Have You Seen My Movie? commemorates the strange and beautiful act of cinemagoing
Have You Seen My Movie? is a film entirely comprised of clips showing people going to the cinema. It made critic Luke Buckmaster contemplate the future (and past) of this strange and beautiful recreation.
A few days after watching Have You Seen My Movie?, director Paul Anton Smith’s mosaical feature film comprised entirely of clips of people going to the cinema, I put on an old DVD of a show I like to sometimes return to – the 1980s dystopian TV series Max Headroom. In one episode, titled Dream Thieves, hotshot current affairs journo Edison Carter (Matt Frewer) navigates the dirty streets of an industrial shantytown, arriving at a dilapidated broken-down cinema abandoned long ago. Surrounded by flotsam and jetsam, his camera perched atop a rusted tin barrel, Carter begins a live broadcast.
“Let me show you something rare,” the presenter says to his audience, introducing the site of the cinema the way an archaeologist might discuss a location of ancient significance. “This was a dream palace. Years ago people came here for their pictures, to share dreams and adventures together. These were the days when people sat in groups and watched a single movie. Sometimes hundreds of people at one time. It must has been a weird experience. People watching the same screen, and the same program.”
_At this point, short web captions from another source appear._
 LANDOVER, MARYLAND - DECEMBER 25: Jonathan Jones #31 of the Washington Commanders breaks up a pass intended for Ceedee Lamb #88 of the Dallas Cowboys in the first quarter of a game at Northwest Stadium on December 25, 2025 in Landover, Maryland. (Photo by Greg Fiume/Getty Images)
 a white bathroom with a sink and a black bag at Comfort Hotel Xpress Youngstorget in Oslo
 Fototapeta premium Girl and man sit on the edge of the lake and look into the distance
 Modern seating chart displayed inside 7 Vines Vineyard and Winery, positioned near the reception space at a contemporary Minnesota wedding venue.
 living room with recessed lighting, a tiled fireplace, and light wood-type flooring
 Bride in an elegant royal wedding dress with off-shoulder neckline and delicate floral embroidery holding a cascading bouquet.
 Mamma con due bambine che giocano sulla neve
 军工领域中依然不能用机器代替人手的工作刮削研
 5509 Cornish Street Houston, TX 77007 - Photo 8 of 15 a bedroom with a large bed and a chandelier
Carter then conducts vox pop interviews with the riff-raff loitering around him, asking what they know about this funny place that used to be called the cinema. One responds “my mum told me about it once, didn’t you have to pay for it or something?” And another: “Isn’t it about standing in line?”
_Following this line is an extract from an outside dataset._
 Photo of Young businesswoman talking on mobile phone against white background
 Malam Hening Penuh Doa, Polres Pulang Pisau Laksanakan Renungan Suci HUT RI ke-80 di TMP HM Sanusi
If the Max Headroom prophecy ever comes to pass, history will surely contextualise the cinema alongside locations such as coliseums – where Romans cheered on gladiators – and amphitheatres, where various peoples throughout the ages have gathered to watch theatrical performances. Smith (an assistant editor on Christian Marclay’s 24 hour art installation film The Clock – which was Have You Seen My Movie?’s obvious inspiration) splices in moments from hundreds of movies, grouping them in various aspects of the cinema experience.
You know these activities: waiting in line, buying a ticket, purchasing sugary drinks and salty snacks, finding a seat, maybe holding your date’s hand. And of course, finally, eventually, sitting down to watch the movie, then if you’re unlucky dealing with other unwelcome elements – such as nitwits who treat the experience as a social catch up and yak throughout. These moments reminded me of the first Facebook group I ever joined, which I’m pretty sure was called “People who talk during movies deserve to have their tongues ripped out.”
There are more avenues to explore than you might envision at first blush. There’s motion pictures as a romantic backdrop helping connect lovers or potential lovers (illustrated by scenes of people kissing and getting handsy). Or the medium’s capacity for evil purposes such as brainwashing and oppression (illustrated by footage of A Clockwork Orange and Triumph of the Will). And its potential as a self-reflexive art capable of analysing its own failings (illustrated through footage of crowds watching Mickey Rooney’s notoriously racist performance in Breakfast at Tiffany’s). The film’s many tangents examine cinema as public spectacle: a place where strangers gather to dream in the dark.
When the house lights go down we watch other people’s dreams, of course, dances of light and shadows materialising images that have tumbled around the minds of our fellow humans. This connection between picture palaces and communal dreaming was made in the George Miller-hosted BBC documentary 40,000 Years of Dreaming, which associated the cinema going experience (“a ritual more awe-inspiring and compelling than church”) with the activities of the first humans, charting a line from the campfire to the candy bar.
Have You Seen My Movie? also makes the point that some things are so powerful they can only be gauged by watching people watching them. Sometimes the only real way to register worth is through observing a human face.
Later in Dream Thieves, Edison blows the lid on a dangerous new pastime. People in this grubby future world have taken to putting on immersive headsets then consuming a particular drug, to induce hallucinations – a kind of digi LSD trip for the age of post-reality. The company providing this service pledges a new kind of transcendental experience. Another form of technology, another way of dreaming. The thrilling question at this moment of time, in 2019, is not what ground cinema has lost to exist mediums such as television, but what it might lose in the future to emerging technologies such as VR and AR.
We tend to regard the act of dreaming as a private experience, which suits these mediums – particularly VR, each virtual reality headset catering for only one set of eyeballs. And yet cinema offers a contradiction. We dream in groups; we experience singular things collectively. Cinemagoing is a strange and beautiful sensation.
Have You Seen My Movie? plays at Melbourne’s ACMI cinemas on March 2.